Angus Nicholson for Chris Weston, IG
Remember how China was going to stimulate heavily in Q3 and Q4 to stabilise the economy and quell global investor concerns before the Chinese New Year economic data blackout in February 2016? Well turns out, that’s not going to happen. The Year of the Fire Monkey is shaping up to be less decisive and energetic, and more lost and abandoned in a Canadian Ikea…
Asian markets looked in for a rough session with futures pointing to a negative open for markets across the region. Nerves were also running high for the open of the Chinese markets and whether we would see another 7% limit down performance for the index. Chinese markets initially surprised with a move into positive territory, helping rally the Nikkei as well as European and US futures markets.
Moves are likely to be quite volatile until the Chinese close, with investors now facing even shorter time frames to get out of stock if they want to sell. Many of China’s newly introduced “circuit-breakers” look to have only compounded panic selling yesterday as investors rushed to get their sell order out the door before they got caught in a limit-down. This is no doubt present in Chinese traders’ minds today, with many prepared to shoot off a ton of sell orders at the drop of a hat if they want any hope of getting them executed.
The moves seen in Chinese stock markets are quite concerning. Many market internals point to a likely renewed selloff and a revisit of the late-August lows. The percentage of companies trading above their 200-day moving average plunged to 33.5% – the lowest level since 3 November. These are very low levels; apart from 2015’s August and September selloff, this indicator has rarely dropped below 40%. Even though there had been somewhat of a recovery in Chinese equities in the fourth quarter of 2015, market breadth was greatly lacking with the market struggling to hold over 50% of companies above their 200-day moving average.

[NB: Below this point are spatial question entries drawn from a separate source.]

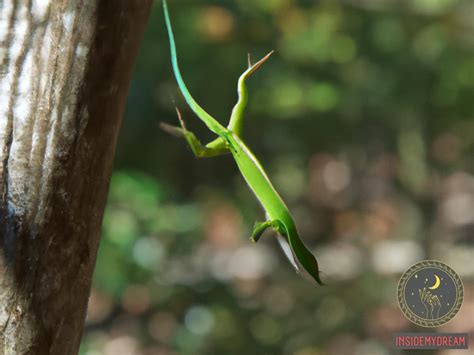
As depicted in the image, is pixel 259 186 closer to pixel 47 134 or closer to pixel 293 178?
pixel 47 134

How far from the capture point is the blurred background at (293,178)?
2.40 m

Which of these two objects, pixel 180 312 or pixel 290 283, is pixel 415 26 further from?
pixel 180 312

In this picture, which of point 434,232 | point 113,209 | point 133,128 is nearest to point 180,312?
Answer: point 113,209

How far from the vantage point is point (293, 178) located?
2693 mm

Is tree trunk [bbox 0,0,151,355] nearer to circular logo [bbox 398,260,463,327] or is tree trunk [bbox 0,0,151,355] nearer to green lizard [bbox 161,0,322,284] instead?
green lizard [bbox 161,0,322,284]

Looking at the sectoral performance, it is very clear that yesterday’s move was a broad-based perception of market risk, quite possibly escalated by the new circuit-breakers. What is most concerning in the sectoral view of the market is that energy and utility stocks have completely given up any gains since the Shanghai Composite bottomed on 26 August. Another major leg down for the Chinese markets would see industrial and consumer staple stocks also having entirely given up their gains from the latter half of 2015.

The other China concern of the moment is the renewed weakening of the renminbi with the mid-point fix weakening the currency by a further 0.21% today. The offshore USD/CNH rate has now weakened by 6.8% since early August, making my tongue-in-cheek call for an auspicious 8% weakening of the currency ahead of the Chinese New Year celebrations in early February look increasingly possible.
It was only in December that China announced they would be moving toward a basket of currencies to benchmark the CNY against, and the cynics among us believed it to be a good excuse for a more dramatic weakening of the currency than might be otherwise expected. Unfortunately, in the Chinese foreign exchange world, cynicism has a strong track record, and the currency really does look to be on track for a major weakening move over the coming months, irrespective of what the Fed does. Odds look likely that 2016 will see the CNY trading at the 6.83 level where it traded consistently for a two-year period from 2008-2010. This would entail about a further 3% easing in the CNH and a 4.7% easing in the CNY from where they are currently trading.
ASX
The ASX has had a pretty miserable day as it played catch up to yesterday’s major global selloff. Considering it managed to hold up far better than most markets yesterday, its underperformance compared to the rest of Asia today was not overly surprising. Today’s over 1% loss on the index was a textbook market risk move, with only 24 companies moving up on the day. The selling was wide-spread with all major sectors in the red.
The concerns China sparked yesterday with its PMI miss and market selloff hit commodities fairly hard overnight setting up a fairly poor performance for both the materials and energy sectors. The only exception to the rule were gold mining stocks, which rallied on safe-haven buying for gold.
But the real bellwether of the index, the banking sector, held no respite for the ASX today with major selling amongst the Big Five, and financials as a whole lost 1.5%.
Surprisingly though, bar the energy sector, the healthcare sector was the worst performing on the index, losing over 2%. Blackmores, Sirtex and Virtus all stood out, losing more than 4%.
And to cap off a bad day on the ASX, Dick Smith went into receivership. Conversely, this news was taken as a positive for its top competitors JBH, which gained 2.2%, and HVN , which still lost 0.2% but far less than most other stocks on the index today.